From A Late Encounter with the Enemy in Flannery O’Connor’s A Good Man is Hard to Find.
She meant to stand on that platform in August with the General sitting in his wheel chair on the stage behind her and she meant to hold her head very high as if she were saying, “See him! See him! My kin, all you upstarts! Glorious upright old man standing for the old traditions! Dignity! Honor! Courage! See him!” One night in her sleep she screamed, “See him! See him!” and turned her head and found him sitting in his wheel chair behind her with a terrible expression on his face and with all his clothes off except the general’s hat and she had waked up and had not dared to go back to sleep again that night.

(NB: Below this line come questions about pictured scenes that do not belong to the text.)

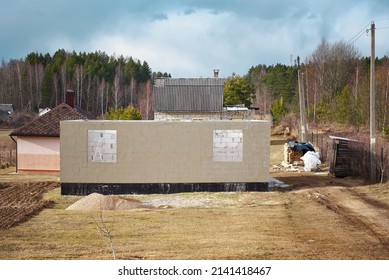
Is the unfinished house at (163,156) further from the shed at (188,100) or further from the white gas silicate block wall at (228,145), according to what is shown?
the shed at (188,100)

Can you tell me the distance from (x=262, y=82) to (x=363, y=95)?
48.8 metres

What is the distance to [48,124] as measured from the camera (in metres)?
31.8

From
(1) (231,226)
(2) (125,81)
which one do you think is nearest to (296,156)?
(1) (231,226)

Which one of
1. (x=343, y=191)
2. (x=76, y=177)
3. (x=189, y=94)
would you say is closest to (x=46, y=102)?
(x=189, y=94)

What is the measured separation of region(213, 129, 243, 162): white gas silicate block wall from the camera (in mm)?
21438

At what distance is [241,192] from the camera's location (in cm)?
2123

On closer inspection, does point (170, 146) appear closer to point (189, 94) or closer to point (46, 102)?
point (189, 94)

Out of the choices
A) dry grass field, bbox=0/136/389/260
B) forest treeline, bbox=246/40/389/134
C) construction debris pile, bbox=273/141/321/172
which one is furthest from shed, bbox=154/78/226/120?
dry grass field, bbox=0/136/389/260

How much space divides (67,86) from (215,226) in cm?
6969

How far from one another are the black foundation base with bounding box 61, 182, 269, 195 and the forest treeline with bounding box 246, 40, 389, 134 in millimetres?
13069

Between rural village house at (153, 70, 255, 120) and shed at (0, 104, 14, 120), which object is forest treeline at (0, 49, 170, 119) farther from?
rural village house at (153, 70, 255, 120)

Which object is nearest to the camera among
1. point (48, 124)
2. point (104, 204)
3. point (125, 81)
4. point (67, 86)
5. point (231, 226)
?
point (231, 226)

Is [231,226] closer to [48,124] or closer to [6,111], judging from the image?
[48,124]

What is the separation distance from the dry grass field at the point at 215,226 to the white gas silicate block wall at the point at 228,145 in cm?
159
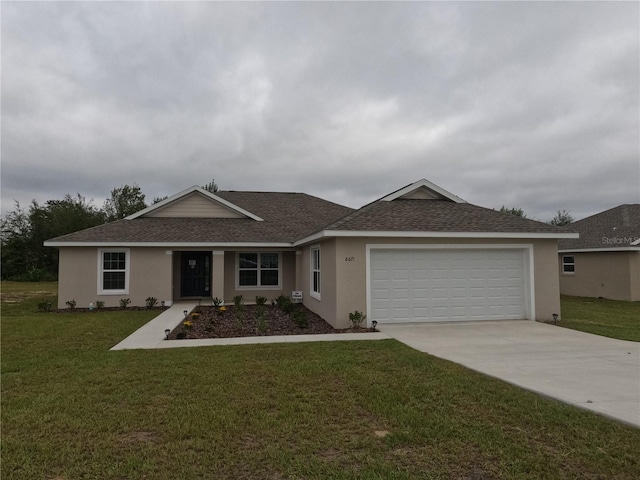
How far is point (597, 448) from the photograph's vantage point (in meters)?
3.67

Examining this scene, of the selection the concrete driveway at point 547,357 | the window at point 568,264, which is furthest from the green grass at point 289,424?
the window at point 568,264

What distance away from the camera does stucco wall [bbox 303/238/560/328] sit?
1081cm

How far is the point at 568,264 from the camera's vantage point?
72.7 ft

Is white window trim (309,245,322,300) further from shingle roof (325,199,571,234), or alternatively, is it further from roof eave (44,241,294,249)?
shingle roof (325,199,571,234)

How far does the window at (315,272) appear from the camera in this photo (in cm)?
1367

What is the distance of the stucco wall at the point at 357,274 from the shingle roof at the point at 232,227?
17.3ft

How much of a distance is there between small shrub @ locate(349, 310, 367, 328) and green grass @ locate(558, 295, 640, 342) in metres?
5.64

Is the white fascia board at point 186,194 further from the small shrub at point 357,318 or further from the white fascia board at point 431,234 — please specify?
the small shrub at point 357,318

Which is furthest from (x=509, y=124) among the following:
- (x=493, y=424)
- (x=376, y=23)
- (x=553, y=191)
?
(x=553, y=191)

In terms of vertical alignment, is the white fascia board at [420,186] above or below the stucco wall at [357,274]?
above

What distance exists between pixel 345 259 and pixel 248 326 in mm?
3358

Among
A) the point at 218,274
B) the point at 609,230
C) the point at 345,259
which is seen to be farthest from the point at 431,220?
the point at 609,230

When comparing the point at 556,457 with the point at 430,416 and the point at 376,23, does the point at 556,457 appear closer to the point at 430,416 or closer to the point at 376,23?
the point at 430,416

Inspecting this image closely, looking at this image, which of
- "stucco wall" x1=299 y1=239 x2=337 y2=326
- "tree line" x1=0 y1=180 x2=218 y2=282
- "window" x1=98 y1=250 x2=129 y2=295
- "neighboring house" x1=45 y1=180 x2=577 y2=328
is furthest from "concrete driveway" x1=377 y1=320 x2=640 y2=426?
"tree line" x1=0 y1=180 x2=218 y2=282
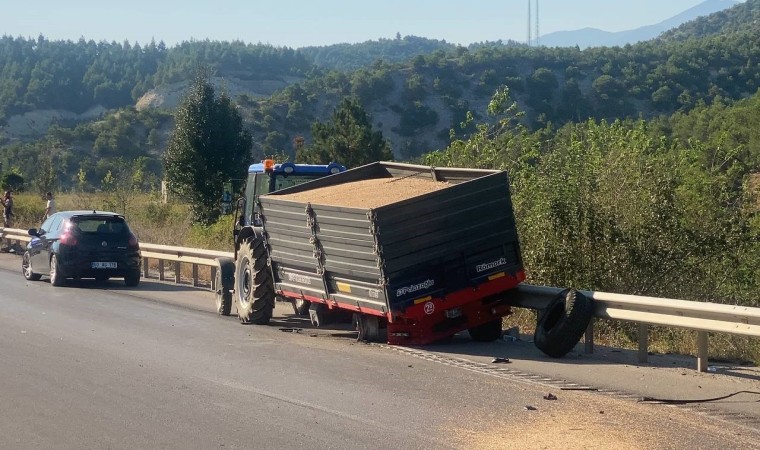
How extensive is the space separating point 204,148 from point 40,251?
746 inches

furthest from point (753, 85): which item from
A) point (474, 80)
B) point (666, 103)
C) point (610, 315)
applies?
point (610, 315)

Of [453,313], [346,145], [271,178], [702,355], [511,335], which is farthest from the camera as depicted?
[346,145]

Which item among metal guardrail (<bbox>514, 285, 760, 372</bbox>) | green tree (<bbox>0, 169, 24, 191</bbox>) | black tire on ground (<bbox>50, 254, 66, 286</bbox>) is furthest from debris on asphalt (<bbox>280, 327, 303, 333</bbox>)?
green tree (<bbox>0, 169, 24, 191</bbox>)

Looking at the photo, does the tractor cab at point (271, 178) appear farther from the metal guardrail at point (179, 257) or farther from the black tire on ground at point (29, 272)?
the black tire on ground at point (29, 272)

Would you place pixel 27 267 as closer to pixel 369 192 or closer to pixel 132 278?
pixel 132 278

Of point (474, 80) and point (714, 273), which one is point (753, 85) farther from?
point (714, 273)

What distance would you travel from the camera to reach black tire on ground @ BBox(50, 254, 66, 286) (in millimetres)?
20891

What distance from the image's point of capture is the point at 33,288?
67.9 feet

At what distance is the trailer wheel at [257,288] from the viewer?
47.6 ft

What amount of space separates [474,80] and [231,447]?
4696 inches

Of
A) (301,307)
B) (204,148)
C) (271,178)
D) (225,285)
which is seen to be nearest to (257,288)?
(301,307)

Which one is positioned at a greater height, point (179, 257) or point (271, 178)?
point (271, 178)

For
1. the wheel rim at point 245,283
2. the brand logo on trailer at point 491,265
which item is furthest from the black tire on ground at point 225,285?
the brand logo on trailer at point 491,265

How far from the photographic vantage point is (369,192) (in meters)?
13.5
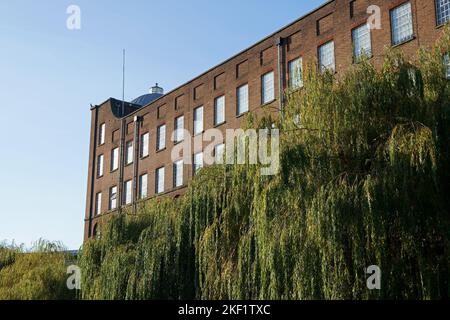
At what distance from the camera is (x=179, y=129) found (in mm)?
35656

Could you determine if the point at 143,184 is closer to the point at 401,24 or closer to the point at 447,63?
the point at 401,24

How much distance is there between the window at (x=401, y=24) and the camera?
2348cm

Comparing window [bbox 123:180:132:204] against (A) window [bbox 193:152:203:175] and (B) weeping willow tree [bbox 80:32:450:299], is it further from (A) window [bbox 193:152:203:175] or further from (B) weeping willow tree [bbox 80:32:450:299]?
(B) weeping willow tree [bbox 80:32:450:299]

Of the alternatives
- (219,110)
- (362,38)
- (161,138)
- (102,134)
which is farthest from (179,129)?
(362,38)

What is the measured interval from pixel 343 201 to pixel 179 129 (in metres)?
24.9

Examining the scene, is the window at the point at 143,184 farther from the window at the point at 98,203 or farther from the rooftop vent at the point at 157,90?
the rooftop vent at the point at 157,90

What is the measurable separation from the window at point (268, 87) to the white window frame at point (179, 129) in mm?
6786

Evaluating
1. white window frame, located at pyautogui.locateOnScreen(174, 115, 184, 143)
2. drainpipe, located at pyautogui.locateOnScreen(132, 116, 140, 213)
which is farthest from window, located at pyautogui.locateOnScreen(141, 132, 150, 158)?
white window frame, located at pyautogui.locateOnScreen(174, 115, 184, 143)

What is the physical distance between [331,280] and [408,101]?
368 cm

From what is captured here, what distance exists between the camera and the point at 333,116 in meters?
12.7

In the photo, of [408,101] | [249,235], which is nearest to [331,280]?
[249,235]

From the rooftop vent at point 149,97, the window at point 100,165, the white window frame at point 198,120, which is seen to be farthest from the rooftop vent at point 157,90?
the white window frame at point 198,120
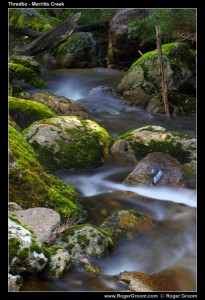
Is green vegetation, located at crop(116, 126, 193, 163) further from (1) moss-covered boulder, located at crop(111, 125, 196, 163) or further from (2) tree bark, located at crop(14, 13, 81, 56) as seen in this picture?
(2) tree bark, located at crop(14, 13, 81, 56)

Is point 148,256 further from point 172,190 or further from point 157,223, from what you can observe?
point 172,190

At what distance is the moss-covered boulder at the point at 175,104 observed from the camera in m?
12.0

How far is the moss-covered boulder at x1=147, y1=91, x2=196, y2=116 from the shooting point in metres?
12.0

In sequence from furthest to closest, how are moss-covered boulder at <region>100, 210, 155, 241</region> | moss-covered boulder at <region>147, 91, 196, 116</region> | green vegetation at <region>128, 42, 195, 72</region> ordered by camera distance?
green vegetation at <region>128, 42, 195, 72</region> < moss-covered boulder at <region>147, 91, 196, 116</region> < moss-covered boulder at <region>100, 210, 155, 241</region>

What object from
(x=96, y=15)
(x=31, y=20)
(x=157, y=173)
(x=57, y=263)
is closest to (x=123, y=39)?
(x=96, y=15)

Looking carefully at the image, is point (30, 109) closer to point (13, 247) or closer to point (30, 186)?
point (30, 186)

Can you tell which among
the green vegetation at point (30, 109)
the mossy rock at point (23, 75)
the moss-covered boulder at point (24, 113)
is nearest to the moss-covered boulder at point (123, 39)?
the mossy rock at point (23, 75)

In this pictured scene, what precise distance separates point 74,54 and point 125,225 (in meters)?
16.0

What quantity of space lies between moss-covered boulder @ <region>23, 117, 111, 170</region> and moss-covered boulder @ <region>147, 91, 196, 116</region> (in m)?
4.63

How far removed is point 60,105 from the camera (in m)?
11.5

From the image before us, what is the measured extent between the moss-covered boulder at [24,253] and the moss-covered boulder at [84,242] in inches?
24.5

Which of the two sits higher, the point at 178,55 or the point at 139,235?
the point at 178,55

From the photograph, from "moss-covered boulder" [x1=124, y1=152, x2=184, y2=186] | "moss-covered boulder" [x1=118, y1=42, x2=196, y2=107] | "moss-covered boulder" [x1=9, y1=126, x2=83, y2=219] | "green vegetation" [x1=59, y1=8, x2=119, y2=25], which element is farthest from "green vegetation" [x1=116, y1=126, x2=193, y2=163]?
"green vegetation" [x1=59, y1=8, x2=119, y2=25]
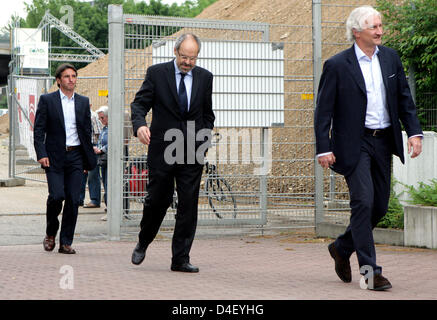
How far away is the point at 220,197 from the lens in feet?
32.7

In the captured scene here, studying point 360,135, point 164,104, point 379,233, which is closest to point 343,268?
point 360,135

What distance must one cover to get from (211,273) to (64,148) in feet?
8.06

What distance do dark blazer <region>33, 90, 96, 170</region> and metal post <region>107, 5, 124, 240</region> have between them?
0.97m

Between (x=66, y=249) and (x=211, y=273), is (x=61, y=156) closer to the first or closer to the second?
(x=66, y=249)

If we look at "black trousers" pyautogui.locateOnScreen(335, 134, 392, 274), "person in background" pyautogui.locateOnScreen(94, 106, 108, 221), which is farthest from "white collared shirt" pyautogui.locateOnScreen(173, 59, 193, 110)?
"person in background" pyautogui.locateOnScreen(94, 106, 108, 221)

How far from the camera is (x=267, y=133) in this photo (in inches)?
402

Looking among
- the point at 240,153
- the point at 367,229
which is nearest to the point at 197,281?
the point at 367,229

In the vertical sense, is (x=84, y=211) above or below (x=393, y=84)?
below

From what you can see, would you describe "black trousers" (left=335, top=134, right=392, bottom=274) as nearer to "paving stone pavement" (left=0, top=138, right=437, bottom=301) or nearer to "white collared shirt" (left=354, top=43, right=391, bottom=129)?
"white collared shirt" (left=354, top=43, right=391, bottom=129)

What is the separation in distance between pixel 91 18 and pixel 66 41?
3.91 metres

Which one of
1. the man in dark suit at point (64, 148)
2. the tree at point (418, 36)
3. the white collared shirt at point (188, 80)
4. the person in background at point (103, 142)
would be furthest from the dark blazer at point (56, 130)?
the tree at point (418, 36)

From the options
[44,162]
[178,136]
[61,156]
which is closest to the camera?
[178,136]

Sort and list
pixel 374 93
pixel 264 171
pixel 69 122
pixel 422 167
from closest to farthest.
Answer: pixel 374 93 → pixel 69 122 → pixel 422 167 → pixel 264 171
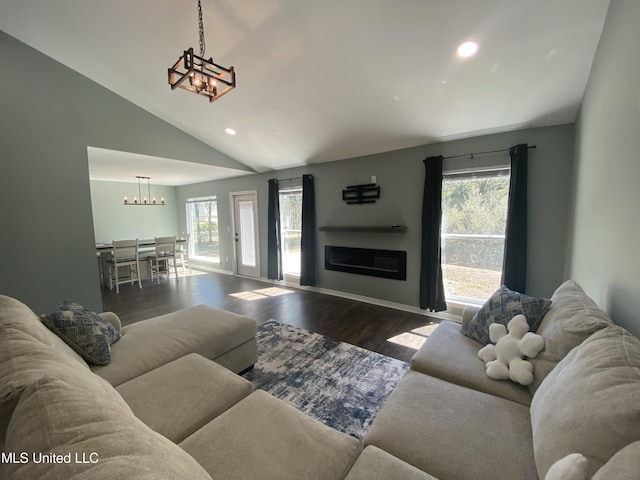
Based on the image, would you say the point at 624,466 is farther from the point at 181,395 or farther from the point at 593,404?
the point at 181,395

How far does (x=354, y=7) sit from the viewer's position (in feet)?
6.62

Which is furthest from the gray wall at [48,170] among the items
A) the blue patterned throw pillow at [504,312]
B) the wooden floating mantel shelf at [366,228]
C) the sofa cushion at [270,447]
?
the blue patterned throw pillow at [504,312]

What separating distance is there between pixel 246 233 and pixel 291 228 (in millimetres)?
1387

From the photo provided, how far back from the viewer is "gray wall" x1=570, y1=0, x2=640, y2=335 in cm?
129

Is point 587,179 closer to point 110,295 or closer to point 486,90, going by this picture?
point 486,90

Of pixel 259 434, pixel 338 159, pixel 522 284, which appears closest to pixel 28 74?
pixel 338 159

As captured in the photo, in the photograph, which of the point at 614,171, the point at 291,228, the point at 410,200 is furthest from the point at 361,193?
the point at 614,171

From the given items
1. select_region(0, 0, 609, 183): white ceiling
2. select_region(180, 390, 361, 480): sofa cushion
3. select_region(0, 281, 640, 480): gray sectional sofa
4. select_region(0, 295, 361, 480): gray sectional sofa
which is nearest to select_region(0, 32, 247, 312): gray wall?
select_region(0, 0, 609, 183): white ceiling

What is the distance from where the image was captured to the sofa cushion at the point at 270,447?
3.27ft

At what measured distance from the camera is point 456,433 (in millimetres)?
1134

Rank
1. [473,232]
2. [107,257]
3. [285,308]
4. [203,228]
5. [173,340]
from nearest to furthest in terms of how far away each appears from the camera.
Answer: [173,340] < [473,232] < [285,308] < [107,257] < [203,228]

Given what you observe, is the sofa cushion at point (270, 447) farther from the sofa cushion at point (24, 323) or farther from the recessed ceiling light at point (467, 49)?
the recessed ceiling light at point (467, 49)

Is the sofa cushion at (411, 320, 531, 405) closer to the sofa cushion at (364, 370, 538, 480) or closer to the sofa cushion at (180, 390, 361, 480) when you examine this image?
the sofa cushion at (364, 370, 538, 480)

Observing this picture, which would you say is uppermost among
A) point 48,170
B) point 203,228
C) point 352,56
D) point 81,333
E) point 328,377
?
point 352,56
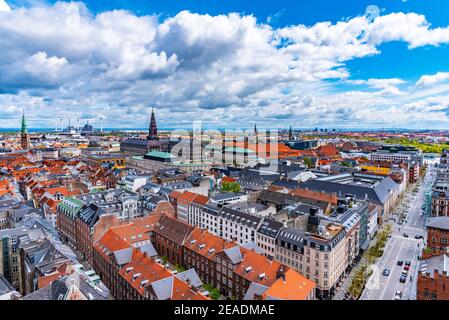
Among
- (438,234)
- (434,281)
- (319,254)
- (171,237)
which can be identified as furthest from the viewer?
(438,234)

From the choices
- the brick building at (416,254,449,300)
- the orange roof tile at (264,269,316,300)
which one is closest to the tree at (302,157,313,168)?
the brick building at (416,254,449,300)

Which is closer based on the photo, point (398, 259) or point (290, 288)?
point (290, 288)

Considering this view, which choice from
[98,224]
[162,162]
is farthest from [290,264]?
[162,162]

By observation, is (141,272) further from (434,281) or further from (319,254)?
(434,281)

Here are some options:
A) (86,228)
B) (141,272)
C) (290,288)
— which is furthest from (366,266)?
(86,228)

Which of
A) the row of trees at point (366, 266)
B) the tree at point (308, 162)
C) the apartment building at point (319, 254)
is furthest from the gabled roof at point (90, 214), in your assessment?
the tree at point (308, 162)

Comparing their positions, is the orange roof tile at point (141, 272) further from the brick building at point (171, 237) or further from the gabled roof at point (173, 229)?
the gabled roof at point (173, 229)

For his part, the General would not have consented even to attend her graduation if she had not promised to see to it that he sit on the stage. He liked to sit on any stage. He considered that he was still a very handsome man. When he had been able to stand up, he had measured five feet four inches of pure game cock. He had white hair that reached to his shoulders behind and he would not wear teeth because he thought his profile was more striking without them. When he put on his full-dress general’s uniform, he knew well enough that there was nothing to match him anywhere.
This was not the same uniform he had worn in the War between the States. He had not actually been a general in that war. He had probably been a foot soldier; he didn’t remember what he had been; in fact, he didn’t remember that war at all. It was like his feet, which hung down now shriveled at the very end of him, without feeling, covered with a blue-gray afghan that Sally Poker had crocheted when she was a little girl. He didn’t remember the Spanish-American War in which he had lost a son; he didn’t even remember the son. He didn’t have any use for history because he never expected to meet it again. To his mind, history was connected with processions and life with parades and he liked parades.